The locale argument tells read_csv() how to interpret region-specific values in the file. It controls the decimal and grouping marks for numeric columns, the language for month and weekday names in date columns, the character encoding of the file, and the time zone for parsed times. You build the object with locale() and pass it once; readr then applies those rules to every column it parses during that single import.

How do I read a file with comma decimal separators in R?

Build a locale with locale(decimal_mark = ",", grouping_mark = ".") and pass it to the reader. For a semicolon-delimited European file you can also use read_csv2(), which already assumes a comma decimal and semicolon delimiter. For other delimiters, use read_delim() with an explicit delim and the custom locale. The marks must be different characters or readr raises an error.

How do I parse non-English dates with readr?

Set the date_names argument of locale() to a language code, such as locale(date_names = "de") for German. Then the %B and %b format codes match that language's month names. Pass the locale to parse_date() or to read_csv() through its locale argument. Run date_names_langs() to see every supported code.

What is the difference between locale() and default_locale()?

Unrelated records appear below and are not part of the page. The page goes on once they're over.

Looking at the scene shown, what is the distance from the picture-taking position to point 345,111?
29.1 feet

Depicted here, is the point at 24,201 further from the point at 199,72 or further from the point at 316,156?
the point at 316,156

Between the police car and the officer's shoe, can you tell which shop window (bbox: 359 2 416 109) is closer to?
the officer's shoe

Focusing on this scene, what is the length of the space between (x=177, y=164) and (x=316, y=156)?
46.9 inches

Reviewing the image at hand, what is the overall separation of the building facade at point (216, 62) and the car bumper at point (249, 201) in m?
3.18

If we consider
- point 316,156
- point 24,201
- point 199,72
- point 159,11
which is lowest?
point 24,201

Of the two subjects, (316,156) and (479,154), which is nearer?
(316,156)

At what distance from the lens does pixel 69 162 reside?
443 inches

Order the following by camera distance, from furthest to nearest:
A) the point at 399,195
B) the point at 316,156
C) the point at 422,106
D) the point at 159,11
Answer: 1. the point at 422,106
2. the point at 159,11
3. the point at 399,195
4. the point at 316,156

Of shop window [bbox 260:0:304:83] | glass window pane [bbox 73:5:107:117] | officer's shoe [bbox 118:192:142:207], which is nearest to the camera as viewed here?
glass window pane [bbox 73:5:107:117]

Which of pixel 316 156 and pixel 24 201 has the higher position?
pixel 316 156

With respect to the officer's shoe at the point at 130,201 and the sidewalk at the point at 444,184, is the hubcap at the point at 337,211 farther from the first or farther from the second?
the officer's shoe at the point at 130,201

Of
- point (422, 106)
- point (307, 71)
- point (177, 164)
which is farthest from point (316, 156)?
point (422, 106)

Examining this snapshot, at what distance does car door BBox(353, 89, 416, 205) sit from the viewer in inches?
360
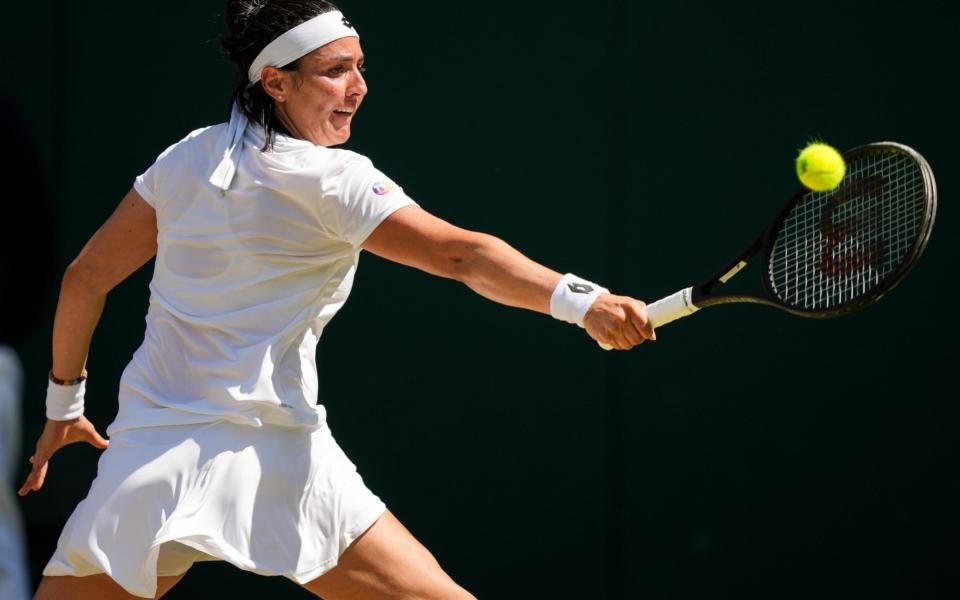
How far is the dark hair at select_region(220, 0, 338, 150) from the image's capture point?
3207 mm

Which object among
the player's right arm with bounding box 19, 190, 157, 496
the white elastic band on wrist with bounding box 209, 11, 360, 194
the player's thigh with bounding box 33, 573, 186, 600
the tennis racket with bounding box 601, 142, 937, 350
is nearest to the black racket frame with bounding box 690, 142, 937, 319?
the tennis racket with bounding box 601, 142, 937, 350

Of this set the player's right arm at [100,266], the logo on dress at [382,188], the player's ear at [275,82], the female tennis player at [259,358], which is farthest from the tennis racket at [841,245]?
the player's right arm at [100,266]

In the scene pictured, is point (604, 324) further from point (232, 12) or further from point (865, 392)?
point (865, 392)

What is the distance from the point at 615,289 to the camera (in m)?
4.50

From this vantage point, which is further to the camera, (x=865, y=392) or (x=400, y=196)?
(x=865, y=392)

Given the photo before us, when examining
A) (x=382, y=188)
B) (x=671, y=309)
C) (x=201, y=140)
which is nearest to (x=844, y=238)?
(x=671, y=309)

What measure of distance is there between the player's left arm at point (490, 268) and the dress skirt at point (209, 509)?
0.46 metres

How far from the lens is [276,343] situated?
3.03 meters

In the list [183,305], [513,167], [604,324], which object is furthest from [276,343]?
[513,167]

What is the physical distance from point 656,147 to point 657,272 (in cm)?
37

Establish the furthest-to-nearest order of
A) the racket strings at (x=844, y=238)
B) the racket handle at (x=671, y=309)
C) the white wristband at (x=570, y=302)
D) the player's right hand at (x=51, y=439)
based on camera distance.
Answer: the player's right hand at (x=51, y=439) < the racket strings at (x=844, y=238) < the racket handle at (x=671, y=309) < the white wristband at (x=570, y=302)

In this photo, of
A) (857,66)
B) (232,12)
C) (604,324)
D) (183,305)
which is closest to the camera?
(604,324)

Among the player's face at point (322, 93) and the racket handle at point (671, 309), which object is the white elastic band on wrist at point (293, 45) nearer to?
the player's face at point (322, 93)

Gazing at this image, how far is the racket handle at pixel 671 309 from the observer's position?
9.66ft
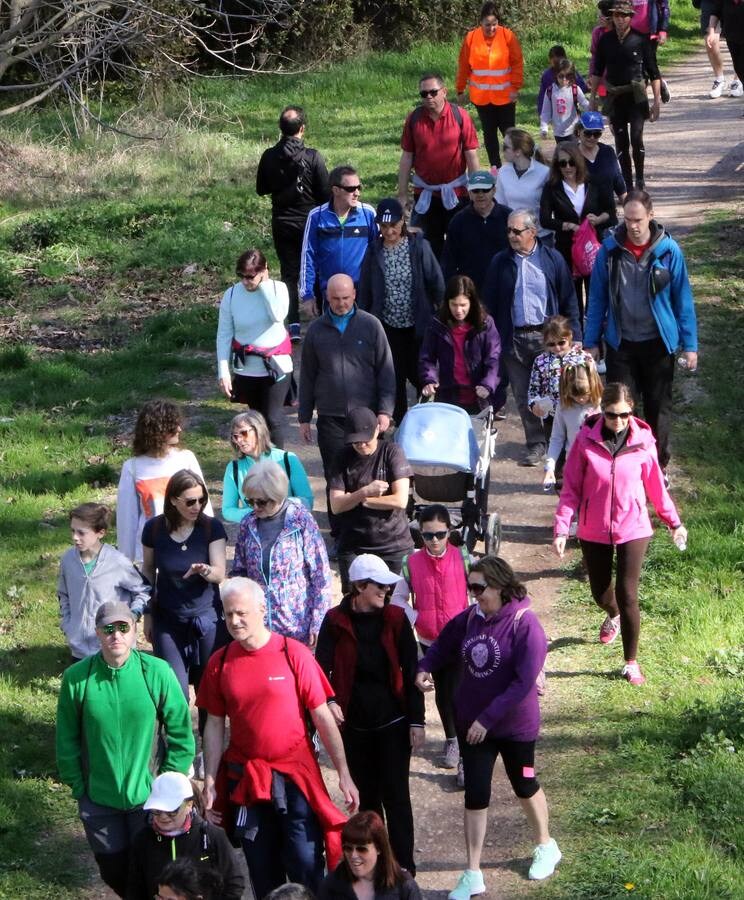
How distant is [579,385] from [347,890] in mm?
4507

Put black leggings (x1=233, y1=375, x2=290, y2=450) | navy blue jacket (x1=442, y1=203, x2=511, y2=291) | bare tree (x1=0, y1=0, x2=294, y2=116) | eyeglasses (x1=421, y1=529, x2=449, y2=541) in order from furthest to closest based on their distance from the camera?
bare tree (x1=0, y1=0, x2=294, y2=116) < navy blue jacket (x1=442, y1=203, x2=511, y2=291) < black leggings (x1=233, y1=375, x2=290, y2=450) < eyeglasses (x1=421, y1=529, x2=449, y2=541)

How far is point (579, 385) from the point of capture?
9383mm

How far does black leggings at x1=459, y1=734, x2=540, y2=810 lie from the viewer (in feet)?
21.9

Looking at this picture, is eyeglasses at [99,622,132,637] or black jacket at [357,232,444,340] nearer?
eyeglasses at [99,622,132,637]

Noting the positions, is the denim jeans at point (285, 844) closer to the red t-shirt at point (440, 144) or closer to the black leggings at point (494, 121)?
the red t-shirt at point (440, 144)

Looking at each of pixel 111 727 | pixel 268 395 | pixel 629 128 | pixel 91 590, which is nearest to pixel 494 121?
pixel 629 128

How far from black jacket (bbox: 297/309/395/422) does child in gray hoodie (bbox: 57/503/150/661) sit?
2.19 metres

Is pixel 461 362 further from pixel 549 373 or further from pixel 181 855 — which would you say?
pixel 181 855

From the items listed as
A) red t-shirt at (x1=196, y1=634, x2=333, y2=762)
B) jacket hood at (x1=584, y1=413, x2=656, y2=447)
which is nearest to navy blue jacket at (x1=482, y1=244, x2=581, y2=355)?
jacket hood at (x1=584, y1=413, x2=656, y2=447)

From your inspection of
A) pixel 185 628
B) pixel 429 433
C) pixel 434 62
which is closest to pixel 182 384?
pixel 429 433

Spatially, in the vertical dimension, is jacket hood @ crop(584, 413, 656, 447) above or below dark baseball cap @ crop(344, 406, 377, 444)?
below

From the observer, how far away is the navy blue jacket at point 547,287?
1059 cm

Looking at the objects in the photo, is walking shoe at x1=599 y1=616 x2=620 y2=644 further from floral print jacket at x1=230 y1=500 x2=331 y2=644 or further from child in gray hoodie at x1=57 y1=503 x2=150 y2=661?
child in gray hoodie at x1=57 y1=503 x2=150 y2=661

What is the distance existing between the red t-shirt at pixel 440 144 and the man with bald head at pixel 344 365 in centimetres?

locale() is a constructor: you call it with the arguments you want to change and it returns a new locale object. default_locale() takes no arguments and returns the locale readr uses when you do not supply one, which assumes US English conventions. In practice you call default_locale() to inspect the baseline and locale() to build a customized object for a specific file.

Conclusion

locale() is how you make readr respect regional data conventions. Build one locale() object with the decimal mark, date language, encoding, and time zone your file uses, then pass it to read_csv() or any parse_*() function. Keeping the regional rules in a single object makes imports predictable and easy to reuse. For the broader workflow of bringing external files into R, see the guide on importing data in R.